Task description: Make a verbatim copy of the records; pictures stay out.

[Supplied material]

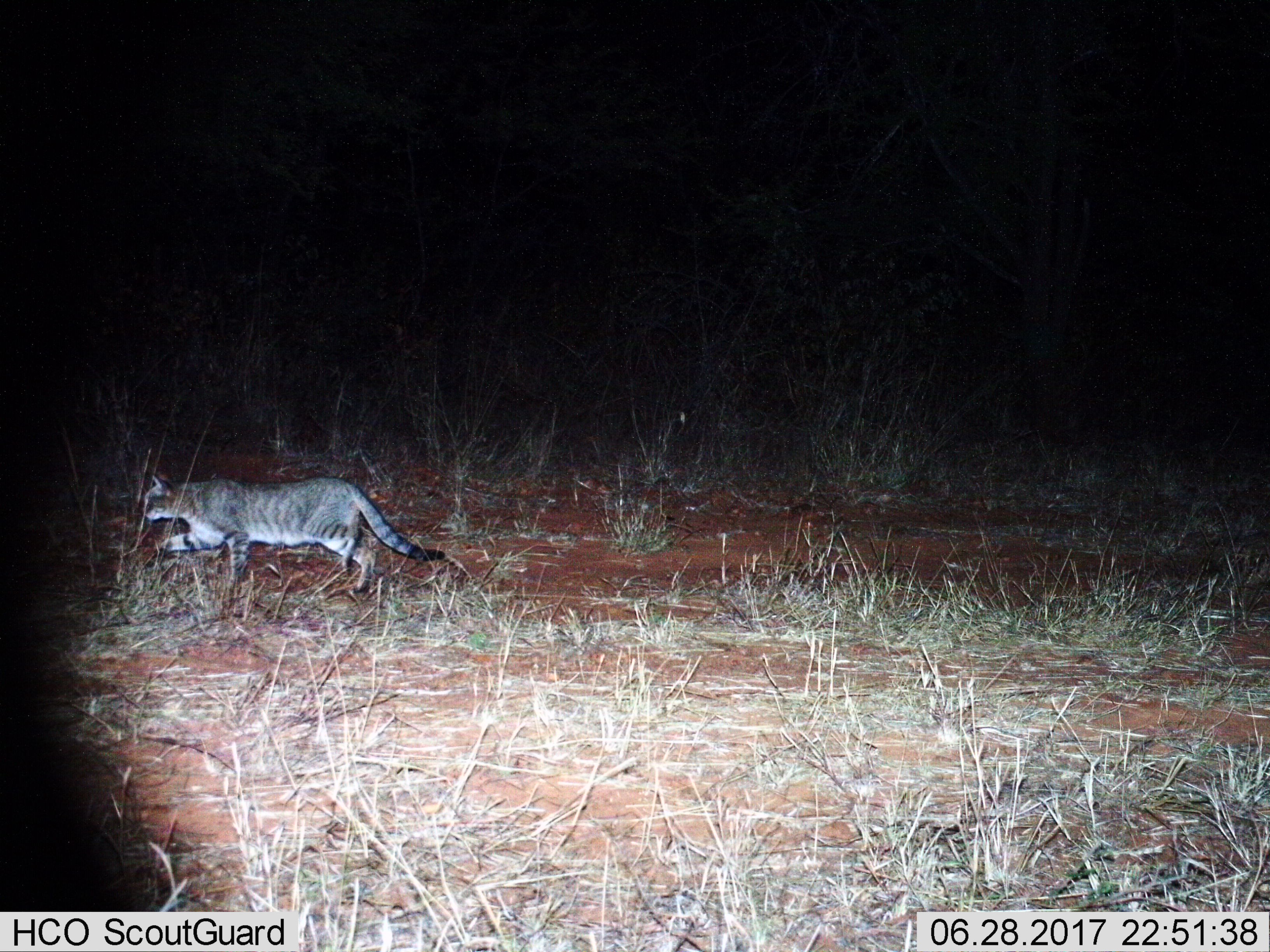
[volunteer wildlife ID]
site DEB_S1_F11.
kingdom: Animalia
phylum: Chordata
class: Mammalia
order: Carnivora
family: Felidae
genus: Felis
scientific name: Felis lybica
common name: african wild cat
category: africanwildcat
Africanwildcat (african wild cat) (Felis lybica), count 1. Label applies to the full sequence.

[/Supplied material]

Output below:
[volunteer wildlife ID]
site DEB_S1_F11.
kingdom: Animalia
phylum: Chordata
class: Mammalia
order: Carnivora
family: Felidae
genus: Felis
scientific name: Felis lybica
common name: african wild cat
category: africanwildcat
Africanwildcat (african wild cat) (Felis lybica), count 1. Label applies to the full sequence.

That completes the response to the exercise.